- [WHAT TO DO] Tally the lines in the data below that contain the string "instances". Reply with the number alone.

(Saved data entries)
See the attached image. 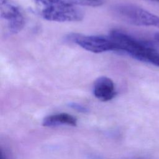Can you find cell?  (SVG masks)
Returning a JSON list of instances; mask_svg holds the SVG:
<instances>
[{
    "instance_id": "cell-7",
    "label": "cell",
    "mask_w": 159,
    "mask_h": 159,
    "mask_svg": "<svg viewBox=\"0 0 159 159\" xmlns=\"http://www.w3.org/2000/svg\"><path fill=\"white\" fill-rule=\"evenodd\" d=\"M71 4L86 6L91 7L100 6L103 4L102 0H66Z\"/></svg>"
},
{
    "instance_id": "cell-11",
    "label": "cell",
    "mask_w": 159,
    "mask_h": 159,
    "mask_svg": "<svg viewBox=\"0 0 159 159\" xmlns=\"http://www.w3.org/2000/svg\"><path fill=\"white\" fill-rule=\"evenodd\" d=\"M151 1H158V2H159V0H151Z\"/></svg>"
},
{
    "instance_id": "cell-5",
    "label": "cell",
    "mask_w": 159,
    "mask_h": 159,
    "mask_svg": "<svg viewBox=\"0 0 159 159\" xmlns=\"http://www.w3.org/2000/svg\"><path fill=\"white\" fill-rule=\"evenodd\" d=\"M93 94L101 101H108L116 94L113 81L107 76H101L96 80L93 86Z\"/></svg>"
},
{
    "instance_id": "cell-3",
    "label": "cell",
    "mask_w": 159,
    "mask_h": 159,
    "mask_svg": "<svg viewBox=\"0 0 159 159\" xmlns=\"http://www.w3.org/2000/svg\"><path fill=\"white\" fill-rule=\"evenodd\" d=\"M0 15L11 34H17L24 28L25 19L22 9L12 0H0Z\"/></svg>"
},
{
    "instance_id": "cell-10",
    "label": "cell",
    "mask_w": 159,
    "mask_h": 159,
    "mask_svg": "<svg viewBox=\"0 0 159 159\" xmlns=\"http://www.w3.org/2000/svg\"><path fill=\"white\" fill-rule=\"evenodd\" d=\"M155 37L156 40H157L159 42V33H157L155 34Z\"/></svg>"
},
{
    "instance_id": "cell-1",
    "label": "cell",
    "mask_w": 159,
    "mask_h": 159,
    "mask_svg": "<svg viewBox=\"0 0 159 159\" xmlns=\"http://www.w3.org/2000/svg\"><path fill=\"white\" fill-rule=\"evenodd\" d=\"M37 12L44 19L55 22H77L82 12L64 0H32Z\"/></svg>"
},
{
    "instance_id": "cell-2",
    "label": "cell",
    "mask_w": 159,
    "mask_h": 159,
    "mask_svg": "<svg viewBox=\"0 0 159 159\" xmlns=\"http://www.w3.org/2000/svg\"><path fill=\"white\" fill-rule=\"evenodd\" d=\"M114 11L130 24L159 28V17L142 8L131 4H120L114 7Z\"/></svg>"
},
{
    "instance_id": "cell-6",
    "label": "cell",
    "mask_w": 159,
    "mask_h": 159,
    "mask_svg": "<svg viewBox=\"0 0 159 159\" xmlns=\"http://www.w3.org/2000/svg\"><path fill=\"white\" fill-rule=\"evenodd\" d=\"M76 124L77 119L76 117L68 113H59L50 115L45 117L42 121V125L46 127L56 126L58 125L75 126Z\"/></svg>"
},
{
    "instance_id": "cell-4",
    "label": "cell",
    "mask_w": 159,
    "mask_h": 159,
    "mask_svg": "<svg viewBox=\"0 0 159 159\" xmlns=\"http://www.w3.org/2000/svg\"><path fill=\"white\" fill-rule=\"evenodd\" d=\"M68 38L83 48L93 53L116 51V45L109 35H85L71 34Z\"/></svg>"
},
{
    "instance_id": "cell-8",
    "label": "cell",
    "mask_w": 159,
    "mask_h": 159,
    "mask_svg": "<svg viewBox=\"0 0 159 159\" xmlns=\"http://www.w3.org/2000/svg\"><path fill=\"white\" fill-rule=\"evenodd\" d=\"M70 106H71L72 108H73V109L77 110V111H79V112H86L88 111V109H87L86 107H84V106H83L79 104L72 103V104H70Z\"/></svg>"
},
{
    "instance_id": "cell-9",
    "label": "cell",
    "mask_w": 159,
    "mask_h": 159,
    "mask_svg": "<svg viewBox=\"0 0 159 159\" xmlns=\"http://www.w3.org/2000/svg\"><path fill=\"white\" fill-rule=\"evenodd\" d=\"M0 159H6V157H5V156L4 155L2 150H1V158H0Z\"/></svg>"
}]
</instances>
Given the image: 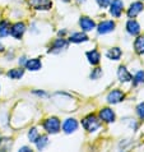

- [EXERCISE ANSWER] 3